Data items
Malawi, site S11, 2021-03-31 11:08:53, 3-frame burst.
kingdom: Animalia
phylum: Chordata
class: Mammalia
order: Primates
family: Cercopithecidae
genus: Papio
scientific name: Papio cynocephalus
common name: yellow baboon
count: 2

▶ Requirement
Only output the lines from the one with "family: Cercopithecidae" through the end of the entries above, exactly as they are.

▶ Answer for the task
family: Cercopithecidae
genus: Papio
scientific name: Papio cynocephalus
common name: yellow baboon
count: 2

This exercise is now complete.